Ghana ratified the TFA on January 4, 2017, with Mozambique following up on January 6, making a total of 11 African countries that have ratified the agreement out of a total 106 countries being members of the WTO who have ratified the agreement. Only four countries are now needed to ratify to make the agreement come into force.



Butterly said many countries are now focusing on implementing deep trade facilitation reforms, with the single window becoming a game changer.



“Ghana is also forecast to move up from current global position of 171 to 121 out of 189 countries and Sub-saharan Africa rank of 36 to 16 out of 47 countries in ‘World Bank Trading Across Borders’ (ease of doing business) survey by 2020.”



 



Implications of ignoring WTO trade facilitation



Nigeria started the Single Window reform since 2013, but the project is being hampered by absence of political will, according to competent sources. The World Bank report has Nigeria on the 182 position out of 189, with Ghana which started much later taking a better position.

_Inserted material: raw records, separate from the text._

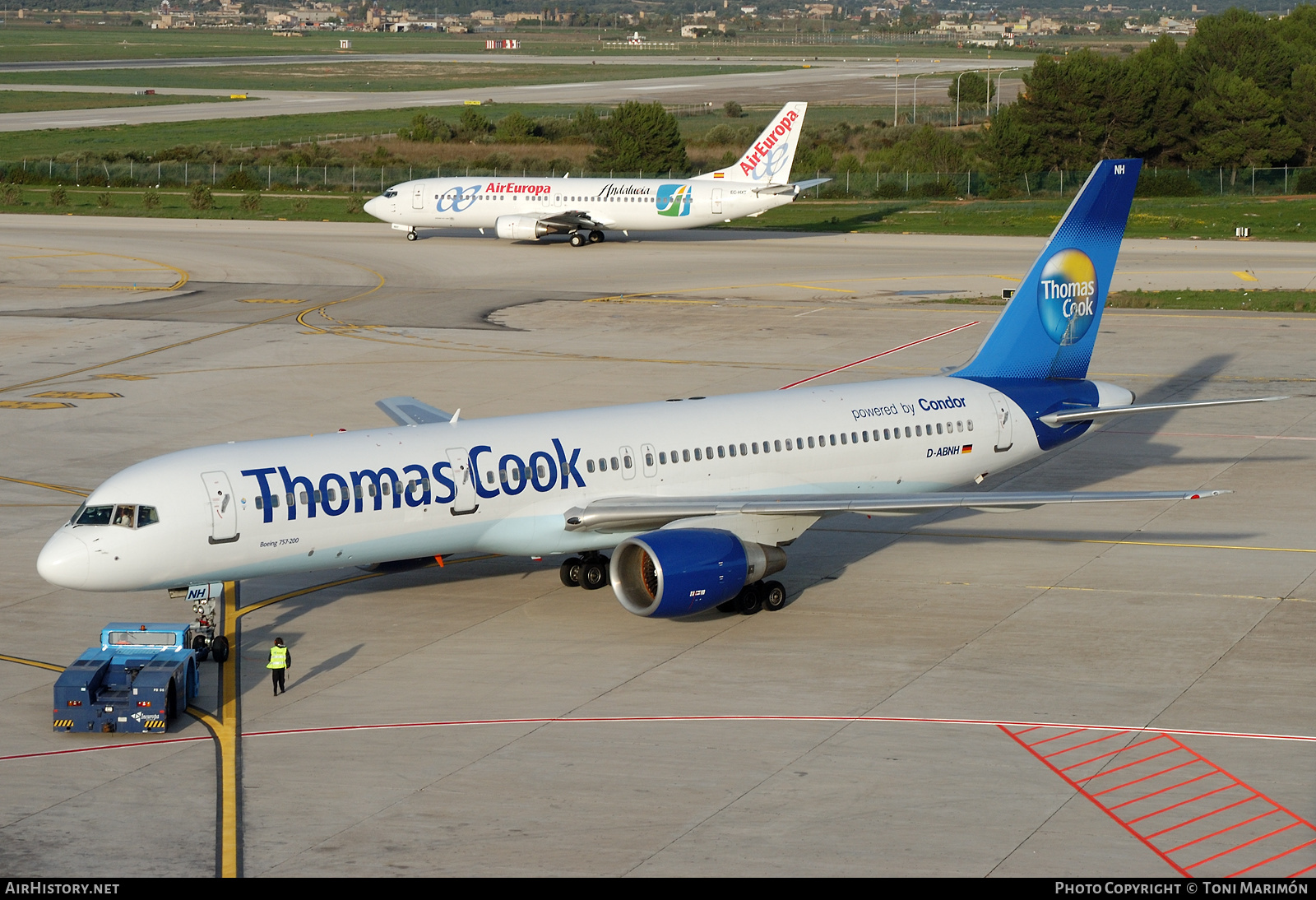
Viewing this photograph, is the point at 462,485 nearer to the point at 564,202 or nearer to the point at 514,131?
the point at 564,202

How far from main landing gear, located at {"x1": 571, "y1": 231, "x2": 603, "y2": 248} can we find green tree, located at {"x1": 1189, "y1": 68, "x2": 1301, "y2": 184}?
5784 centimetres

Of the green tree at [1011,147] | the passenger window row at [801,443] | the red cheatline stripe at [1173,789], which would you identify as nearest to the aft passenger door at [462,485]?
the passenger window row at [801,443]

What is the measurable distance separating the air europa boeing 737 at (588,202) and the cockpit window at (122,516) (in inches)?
2923

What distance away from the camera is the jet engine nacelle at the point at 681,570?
31.1 m

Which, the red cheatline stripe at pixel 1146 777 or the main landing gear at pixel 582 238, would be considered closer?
the red cheatline stripe at pixel 1146 777

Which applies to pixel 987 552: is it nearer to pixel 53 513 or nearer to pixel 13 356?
pixel 53 513

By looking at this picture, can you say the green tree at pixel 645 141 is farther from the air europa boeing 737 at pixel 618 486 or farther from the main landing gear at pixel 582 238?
the air europa boeing 737 at pixel 618 486

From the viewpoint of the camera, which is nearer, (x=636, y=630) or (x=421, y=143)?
(x=636, y=630)

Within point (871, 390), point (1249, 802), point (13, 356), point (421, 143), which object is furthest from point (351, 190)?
point (1249, 802)

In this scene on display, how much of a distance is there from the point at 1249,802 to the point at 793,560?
16.1 m

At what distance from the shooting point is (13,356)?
65375mm

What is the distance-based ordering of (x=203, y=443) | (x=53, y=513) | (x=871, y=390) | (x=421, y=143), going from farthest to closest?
(x=421, y=143) → (x=203, y=443) → (x=53, y=513) → (x=871, y=390)

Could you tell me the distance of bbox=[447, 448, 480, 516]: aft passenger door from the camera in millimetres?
32312

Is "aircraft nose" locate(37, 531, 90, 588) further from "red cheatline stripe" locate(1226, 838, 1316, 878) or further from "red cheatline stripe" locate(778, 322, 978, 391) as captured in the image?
"red cheatline stripe" locate(778, 322, 978, 391)
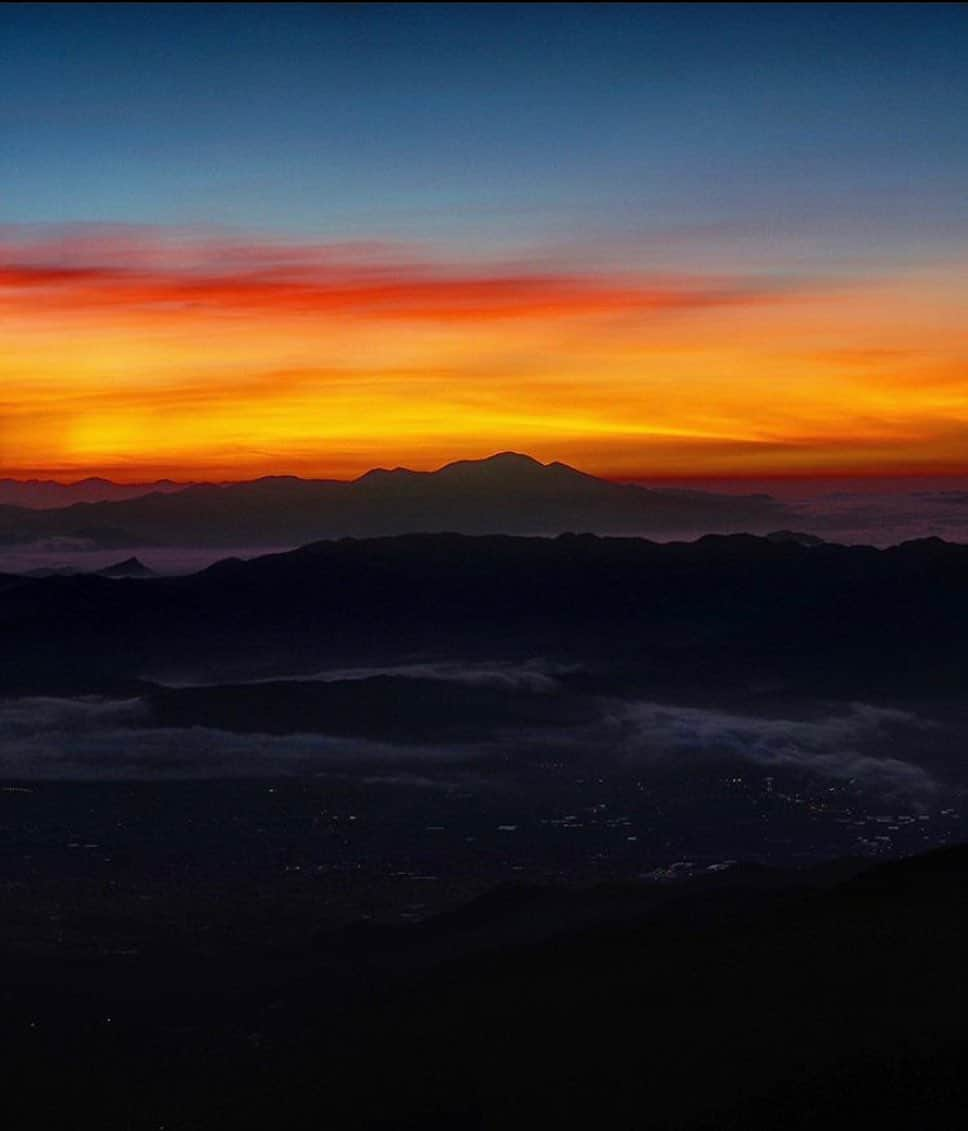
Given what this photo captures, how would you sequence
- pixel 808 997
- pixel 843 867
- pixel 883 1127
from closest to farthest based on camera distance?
1. pixel 883 1127
2. pixel 808 997
3. pixel 843 867

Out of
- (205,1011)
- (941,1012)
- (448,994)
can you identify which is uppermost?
(941,1012)

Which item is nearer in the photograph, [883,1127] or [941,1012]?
[883,1127]

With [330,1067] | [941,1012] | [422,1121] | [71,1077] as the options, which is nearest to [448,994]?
[330,1067]

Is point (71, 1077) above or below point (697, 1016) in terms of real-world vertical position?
below

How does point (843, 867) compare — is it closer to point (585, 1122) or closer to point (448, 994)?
point (448, 994)

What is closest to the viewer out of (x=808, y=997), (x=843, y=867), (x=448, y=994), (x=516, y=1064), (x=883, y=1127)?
(x=883, y=1127)

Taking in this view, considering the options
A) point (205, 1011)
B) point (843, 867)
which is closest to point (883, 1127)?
point (843, 867)
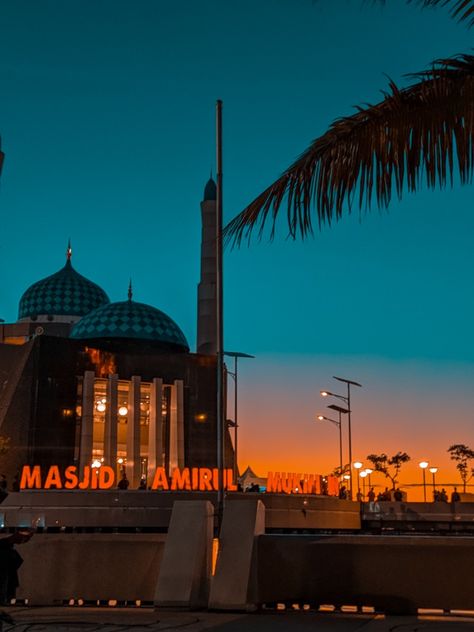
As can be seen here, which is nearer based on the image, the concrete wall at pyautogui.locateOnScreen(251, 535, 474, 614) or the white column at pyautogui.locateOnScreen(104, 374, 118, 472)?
the concrete wall at pyautogui.locateOnScreen(251, 535, 474, 614)

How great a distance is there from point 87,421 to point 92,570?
41.5 m

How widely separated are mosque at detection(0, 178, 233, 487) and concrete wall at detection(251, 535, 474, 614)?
41842mm

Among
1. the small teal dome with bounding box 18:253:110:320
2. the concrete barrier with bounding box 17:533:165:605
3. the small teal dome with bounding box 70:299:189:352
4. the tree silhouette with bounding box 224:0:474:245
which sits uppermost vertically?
the small teal dome with bounding box 18:253:110:320

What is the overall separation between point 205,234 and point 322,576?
272 feet

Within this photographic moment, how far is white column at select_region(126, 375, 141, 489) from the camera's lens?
2277 inches

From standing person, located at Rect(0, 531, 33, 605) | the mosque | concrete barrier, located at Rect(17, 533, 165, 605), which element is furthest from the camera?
the mosque

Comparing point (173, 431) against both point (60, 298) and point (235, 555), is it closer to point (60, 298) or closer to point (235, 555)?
point (60, 298)

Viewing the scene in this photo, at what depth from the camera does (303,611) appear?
44.7ft

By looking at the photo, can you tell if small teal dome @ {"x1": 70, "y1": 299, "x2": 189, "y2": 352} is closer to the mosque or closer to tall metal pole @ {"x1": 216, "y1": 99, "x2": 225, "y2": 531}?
the mosque

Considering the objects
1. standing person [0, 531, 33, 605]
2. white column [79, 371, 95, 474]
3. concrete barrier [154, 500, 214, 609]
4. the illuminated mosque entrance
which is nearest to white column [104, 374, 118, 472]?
the illuminated mosque entrance

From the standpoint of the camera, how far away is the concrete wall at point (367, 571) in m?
13.1

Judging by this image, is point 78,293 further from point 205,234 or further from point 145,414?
point 145,414

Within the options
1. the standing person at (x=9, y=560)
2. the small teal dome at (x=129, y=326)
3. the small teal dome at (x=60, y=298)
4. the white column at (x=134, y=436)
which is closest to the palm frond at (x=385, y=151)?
the standing person at (x=9, y=560)

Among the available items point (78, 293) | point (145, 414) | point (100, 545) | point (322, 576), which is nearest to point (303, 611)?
point (322, 576)
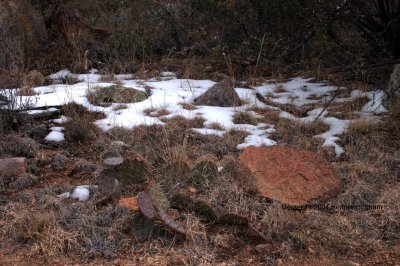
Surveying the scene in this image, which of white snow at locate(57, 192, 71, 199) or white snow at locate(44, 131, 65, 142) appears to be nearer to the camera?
white snow at locate(57, 192, 71, 199)

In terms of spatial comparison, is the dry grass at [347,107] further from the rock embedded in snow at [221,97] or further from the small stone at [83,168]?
the small stone at [83,168]

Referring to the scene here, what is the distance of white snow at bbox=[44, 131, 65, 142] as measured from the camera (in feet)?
18.3

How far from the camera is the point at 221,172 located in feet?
15.2

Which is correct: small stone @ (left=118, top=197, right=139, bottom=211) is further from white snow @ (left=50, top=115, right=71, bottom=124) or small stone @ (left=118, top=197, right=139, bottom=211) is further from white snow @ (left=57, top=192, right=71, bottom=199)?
white snow @ (left=50, top=115, right=71, bottom=124)

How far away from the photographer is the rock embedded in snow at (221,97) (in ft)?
21.5

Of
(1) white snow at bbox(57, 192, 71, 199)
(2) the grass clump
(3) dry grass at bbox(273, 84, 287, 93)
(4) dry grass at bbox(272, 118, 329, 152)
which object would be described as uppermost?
(2) the grass clump

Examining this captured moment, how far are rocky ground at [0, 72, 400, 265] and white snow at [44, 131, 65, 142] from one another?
2 cm

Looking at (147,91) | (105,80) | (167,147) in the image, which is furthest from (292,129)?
(105,80)

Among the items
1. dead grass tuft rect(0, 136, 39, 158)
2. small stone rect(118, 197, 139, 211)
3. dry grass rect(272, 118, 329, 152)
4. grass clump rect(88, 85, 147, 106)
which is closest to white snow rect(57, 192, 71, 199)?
small stone rect(118, 197, 139, 211)

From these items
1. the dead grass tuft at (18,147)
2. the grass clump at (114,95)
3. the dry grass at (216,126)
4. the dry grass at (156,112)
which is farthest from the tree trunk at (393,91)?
the dead grass tuft at (18,147)

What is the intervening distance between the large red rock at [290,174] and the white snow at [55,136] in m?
2.13

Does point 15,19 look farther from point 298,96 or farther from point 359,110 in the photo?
point 359,110

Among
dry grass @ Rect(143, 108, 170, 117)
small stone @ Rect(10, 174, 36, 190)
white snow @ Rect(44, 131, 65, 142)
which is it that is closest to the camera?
small stone @ Rect(10, 174, 36, 190)

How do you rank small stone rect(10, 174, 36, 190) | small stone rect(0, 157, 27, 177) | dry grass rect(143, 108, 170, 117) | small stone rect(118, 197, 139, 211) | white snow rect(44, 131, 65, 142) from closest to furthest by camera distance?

The WTO Agreement Article 10.4 discusses the Single Window, while Article 4.1 states that members shall endeavour to establish or maintain single window- single entry point where all trade information can be accessed by government agencies and the private sector.



“By 2020, about 100 economies and some regions would have implemented the Single Window reform, enjoying the benefits of pre-clearance formalities down from four days to 0.5 days and Customs clearance from 18 to nine days. The Single Window reduces export time from 22 to 11 days. But most importantly, Single Window is about people more than technology,” Butterly said.



As at today, there are four countries remaining to ratify to make up the number of countries required.



A Single Window expert, Valentina Mintah said there is a possibility that the attainment of the 110 countries needed to ratify for the agreement to come into force will be achieved in the next one or two weeks.



Noting that at present, there are no deadlines for this process to complete, she however added that it is possible that WTO members could put pressure on countries that take their time.



“Also, WTO Members that have not ratified may find it more difficult to attract trade related Technical Assistance and Capacity Building support from donors. Further, WTO Members that have not ratified may find it more difficult to attract investment as they will be seen to be less serious about trade facilitation reform. For these reasons alone, it is clear that Nigeria should ratify the Agreement as soon as possible, as not to do so would be against the country’s own best interest.



“On a broader level, trade facilitation is probably one of the most effective trade and economic development instruments available to a country and not engaging in this activity would clearly hinder the longer term economic development of the country,” she stated.



Once the TFA enters into force, a series of institutional arrangements will take effect. For example, the Preparatory Committee on Trade Facilitation, which has been shepherding the process of preparing for the deal to come into force, will be replaced with a Committee on Trade Facilitation (TF) which will meet at least annually.



This new WTO Committee on TF will aim to provide a forum for information sharing, along with collaborating with the relevant international bodies that could help support the TFA. It will also hold a review on the TFA’s “operation and implementation” four years after it takes effect, with subsequent reviews held regularly. Nigeria is only preparing to miss out in action in all of these processes.



However, Mintah said individual WTO members that have not already ratified the Agreement, may and will continue to do so after it enters into force.



“Similarly, developing and least developed countries (LDCs) will continue to notify the WTO of their Category A, B and C list of commitments under the Agreement. Once the agreement enters into force and the WTO Committee on TF meetings start we will know more about what member’s expectations are regarding the operation of the Agreement,” she said.